*** SELECTED EXCERPT

Below implementation gives Out of Memory Error for files of 1 GB size with 4 GB heap space. Files.lines will return a stream but while running Collectors.joining it gives Heap Error.

Can we stream a file with lesser memory footprint using jooq and jdbc preserving original line separators ?

Stream<String> lines = Files.lines(path);

dsl.createTable(TABLE1)
            .column(COL1, SQLDataType.CLOB)
            .column(COL2, SQLDataType.CLOB)
            .execute();

dsl.insertInto(TABLE1)
                .columns(COL1, COL2)
                .values(VAL1, lines
                        .collect(Collectors.joining(System.lineSeparator())))
                .execute();

Error ->

java.lang.OutOfMemoryError: Java heap space
at java.util.Arrays.copyOf(Arrays.java:3332) ~[na:1.8.0_141]
at java.lang.AbstractStringBuilder.ensureCapacityInternal(AbstractStringBuilder.java:124) ~[na:1.8.0_141]
at java.lang.AbstractStringBuilder.append(AbstractStringBuilder.java:448) ~[na:1.8.0_141]
at java.lang.StringBuilder.append(StringBuilder.java:136) ~[na:1.8.0_141]
at java.lang.StringBuilder.append(StringBuilder.java:76) ~[na:1.8.0_141]
at java.lang.AbstractStringBuilder.append(AbstractStringBuilder.java:484) ~[na:1.8.0_141]
at java.lang.StringBuilder.append(StringBuilder.java:166) ~[na:1.8.0_141]
at java.util.StringJoiner.add(StringJoiner.java:185) ~[na:1.8.0_141]
at java.util.stream.Collectors$$Lambda$491/1699129225.accept(Unknown Source) ~[na:na]
at java.util.stream.ReduceOps$3ReducingSink.accept(ReduceOps.java:169) ~[na:1.8.0_141]
at java.util.Iterator.forEachRemaining(Iterator.java:116) ~[na:1.8.0_141]
at java.util.Spliterators$IteratorSpliterator.forEachRemaining(Spliterators.java:1801) ~[na:1.8.0_141]
at java.util.stream.AbstractPipeline.copyInto(AbstractPipeline.java:481) ~[na:1.8.0_141]
at java.util.stream.AbstractPipeline.wrapAndCopyInto(AbstractPipeline.java:471) ~[na:1.8.0_141]
at java.util.stream.ReduceOps$ReduceOp.evaluateSequential(ReduceOps.java:708) ~[na:1.8.0_141]
at java.util.stream.AbstractPipeline.evaluate(AbstractPipeline.java:234) ~[na:1.8.0_141]
at java.util.stream.ReferencePipeline.collect(ReferencePipeline.java:499) ~[na:1.8.0_141]

Solution

  • jOOQ's default data type binding for CLOB data type treats the CLOB type as an ordinary String, which works well for small to mid sized lobs. For larger lobs, the streaming version of the JDBC API would be more suitable. Ideally, you would create your own data type binding, where you optimise your write operation for streaming: https://www.jooq.org/doc/latest/manual/code-generation/custom-data-type-bindings

    For example:

    class StreamingLobBinding implements Binding<String, File> {
        ...

******
*** MATERIAL PROVIDED

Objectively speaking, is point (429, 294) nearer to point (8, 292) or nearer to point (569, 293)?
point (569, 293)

******

SET EXERCISE 1 - In the jOOQ thread, condense the paragraph beginning "jOOQ's default data type binding" into a short list that keeps its main facts.
SET EXERCISE 2 - In the jOOQ thread, what file size produces the Out of Memory Error, and with how much heap space?
Rely only on the jOOQ thread for what follows.

TASK SOLUTION 1 -
- jOOQ's default binding for the CLOB data type treats it as an ordinary String.
- That works well for small to mid-sized lobs.
- For larger lobs, the streaming version of the JDBC API is more suitable.
- Ideally, create a custom data type binding that optimizes the write operation for streaming: https://www.jooq.org/doc/latest/manual/code-generation/custom-data-type-bindings

TASK SOLUTION 2 - Files of 1 GB, with 4 GB of heap space.